The global price of oil is off about 25 percent since June, and it’s already having an impact on U.S. drilling operations. As Real Clear Energy’s Nick Cunningham noted in a post Wednesday, there are now 1,590 active oil rigs in the country, the lowest level in six weeks.
Drilling in shale-oil formations, largely using hydraulic fracturing, helped the U.S. reach 8.95 million barrels of oil per day this month, the highest level in 29 years. But as a story in Bloomberg points out, that growth trajectory is difficult to maintain:
“Oil production from shale drilling, which bores horizontally through hard rock, declines more than 80 percent in four years, more than three times faster than conventional, vertical wells, according to the IEA [International Energy Agency].”
Shale-oil production is relatively expensive compared with imported oil, so it won’t take much of a drop in global prices to make some domestic operations unprofitable.

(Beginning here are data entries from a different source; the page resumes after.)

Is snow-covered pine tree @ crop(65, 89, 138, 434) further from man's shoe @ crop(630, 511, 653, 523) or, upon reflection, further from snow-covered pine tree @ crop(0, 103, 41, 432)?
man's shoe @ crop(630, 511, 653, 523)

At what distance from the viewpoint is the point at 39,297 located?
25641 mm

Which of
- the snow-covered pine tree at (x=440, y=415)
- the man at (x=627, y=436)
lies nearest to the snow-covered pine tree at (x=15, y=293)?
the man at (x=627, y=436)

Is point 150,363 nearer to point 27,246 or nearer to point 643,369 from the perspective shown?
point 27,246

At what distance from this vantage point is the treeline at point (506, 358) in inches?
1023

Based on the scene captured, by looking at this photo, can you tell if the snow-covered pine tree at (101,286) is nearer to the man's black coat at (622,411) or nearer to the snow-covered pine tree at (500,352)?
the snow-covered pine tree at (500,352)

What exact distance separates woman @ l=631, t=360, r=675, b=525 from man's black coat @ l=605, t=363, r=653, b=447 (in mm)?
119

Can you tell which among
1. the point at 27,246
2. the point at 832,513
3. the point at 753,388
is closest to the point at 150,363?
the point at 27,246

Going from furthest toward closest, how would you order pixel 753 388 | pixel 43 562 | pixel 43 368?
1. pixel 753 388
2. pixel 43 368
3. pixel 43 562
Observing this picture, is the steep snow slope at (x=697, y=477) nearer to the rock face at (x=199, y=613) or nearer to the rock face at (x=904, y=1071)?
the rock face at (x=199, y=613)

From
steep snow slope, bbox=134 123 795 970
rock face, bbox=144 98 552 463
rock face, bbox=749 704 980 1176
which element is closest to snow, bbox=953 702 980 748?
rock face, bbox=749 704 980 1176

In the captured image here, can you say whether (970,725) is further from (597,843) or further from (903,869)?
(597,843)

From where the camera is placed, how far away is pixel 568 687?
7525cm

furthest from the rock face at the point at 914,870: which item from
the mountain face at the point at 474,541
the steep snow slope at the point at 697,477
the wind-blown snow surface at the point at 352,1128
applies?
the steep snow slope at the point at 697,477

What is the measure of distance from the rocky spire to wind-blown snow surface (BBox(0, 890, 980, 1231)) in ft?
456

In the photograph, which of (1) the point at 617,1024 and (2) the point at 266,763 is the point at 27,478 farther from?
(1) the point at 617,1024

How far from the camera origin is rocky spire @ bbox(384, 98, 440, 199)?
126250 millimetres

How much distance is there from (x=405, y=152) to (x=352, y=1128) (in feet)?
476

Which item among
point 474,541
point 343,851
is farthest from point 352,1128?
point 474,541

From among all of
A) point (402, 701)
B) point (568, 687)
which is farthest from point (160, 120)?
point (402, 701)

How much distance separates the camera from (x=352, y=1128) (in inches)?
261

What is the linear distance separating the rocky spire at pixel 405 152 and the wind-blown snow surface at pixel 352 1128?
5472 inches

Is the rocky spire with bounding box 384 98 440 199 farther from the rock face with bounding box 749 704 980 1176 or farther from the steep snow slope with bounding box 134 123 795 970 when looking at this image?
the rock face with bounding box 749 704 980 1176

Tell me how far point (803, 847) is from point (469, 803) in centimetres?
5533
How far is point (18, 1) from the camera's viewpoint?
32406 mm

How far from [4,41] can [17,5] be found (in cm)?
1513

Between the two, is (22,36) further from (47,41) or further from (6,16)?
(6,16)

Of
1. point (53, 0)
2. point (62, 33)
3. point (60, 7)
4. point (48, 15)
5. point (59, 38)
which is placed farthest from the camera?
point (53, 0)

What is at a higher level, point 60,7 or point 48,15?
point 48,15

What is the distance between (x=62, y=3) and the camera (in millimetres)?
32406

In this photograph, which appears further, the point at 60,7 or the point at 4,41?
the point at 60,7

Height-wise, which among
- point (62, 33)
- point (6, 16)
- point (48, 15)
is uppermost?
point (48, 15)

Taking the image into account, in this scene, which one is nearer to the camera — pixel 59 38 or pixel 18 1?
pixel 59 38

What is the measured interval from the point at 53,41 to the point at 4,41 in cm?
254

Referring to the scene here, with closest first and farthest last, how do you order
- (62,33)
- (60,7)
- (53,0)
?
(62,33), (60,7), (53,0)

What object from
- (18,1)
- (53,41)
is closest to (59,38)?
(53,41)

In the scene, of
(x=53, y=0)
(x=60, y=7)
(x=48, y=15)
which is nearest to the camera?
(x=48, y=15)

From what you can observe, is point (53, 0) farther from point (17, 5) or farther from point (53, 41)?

The Bloomberg story quotes Philip Verleger (an economic adviser to President Ford and director of energy policy for President Carter), who says that if oil falls to $70 a barrel, production in the Bakken shale formation could plummet 28 percent to 800,000 barrels a day; in July the production level was 1.1 million barrels a day.
The notion Register raised isn’t new: In early October, Ed Hirs, a lecturer in energy economics at the University of Houston, touted a paper he’d written suggesting that the U.S. government intervene to restrict oil imports and protect U.S. producers.
“We need to act in our own best interest,” Hirs said at an energy symposium, according to Forbes. America’s oil growth is so strong “that we can de-link from the global market.”